Monday, 18 December 2017

Small Crimes (2017) - Movie Review
The plot: After spending six years in prison, crooked cop Joe (Nikolaj Coster-Waldau) has been released. Wanting to make a fresh start, separate from the mob-facilitated jobs he was doing way back when, a favour from his former partner Dan Pleasant (Gary Cole) forces him back into that life. He is tasked with “taking care of” Manny Vassey (Shawn Lawrence), a mob boss who is considering turning informant and unearthing his dealings with the police, including both Joe and Pleasant. However, as he weighs up his options, it seems that his old life has only just begun to come back and haunt him.

Coster-Waldau is a great fit for the lead role, managing to balance out his character’s moral conflicts with a sense that he is a bit of an irrevocable douchebag. That said, he is a very fun irrevocable douchebag and one worth watching a whole film about. Jacki Weaver as his mother puts in a terrific performance, taking her role as the vehement voice of reason and giving all she’s got to make for a truly captivating presence. Robert Forster as his father does well on similar lines, being the more forgiving counterpoint to Weaver, but as the film goes on, bits of darker emotion start making themselves known and he handles the transition perfectly.

Cole as Lt. Pleasant is pleasant in name only, as he takes the notion of a dirty cop and wrings every bit of grime he can out of it. And honestly, knowing how good Cole can be with more subversive roles, this fits right in with some of his best work. Shawn Lawrence does well as the seeking-to-reform mob boss, Pat Healy is electrifying as his son Junior, Michael Kinney pulls through as the scorned district attorney, Macon Blair makes a nice addition to the cast as the only non-blood-relation that is willing to give Joe a chance, and Molly Parker works really damn well as the film’s moral centre Charlotte.
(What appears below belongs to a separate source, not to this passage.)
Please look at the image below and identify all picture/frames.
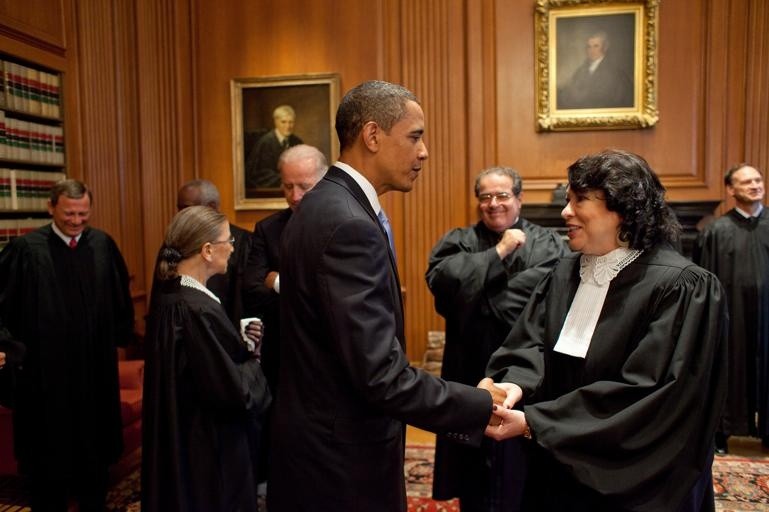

Given the world that the Black Lives Matter movement has forged in its wake, stories about dirty cops are definitely in vogue and have been for some time now. Of course, just pinning this down as a story about police corruption doesn’t feel right, given this film’s ambitions are a bit bigger than that. At its core, this is a story about second chances; specifically, whether some people deserve them. In regards to Joe’s character, the film actually goes through a few different perspectives on the idea. We have the moral ambiguity in regards to how deserving he is of a second chance, we have circumstances pushing him back into his old ways, we have constant doubt from those around him about his true intentions; we even get a false flag situation where someone tries to make it look like Joe roughed them up, just as an excuse to exact “vengeance” and get him back in jail. For as shady as Joe’s character is from the offset, the writing makes sure to surround him with so many possibilities that the audience is kept on their toes.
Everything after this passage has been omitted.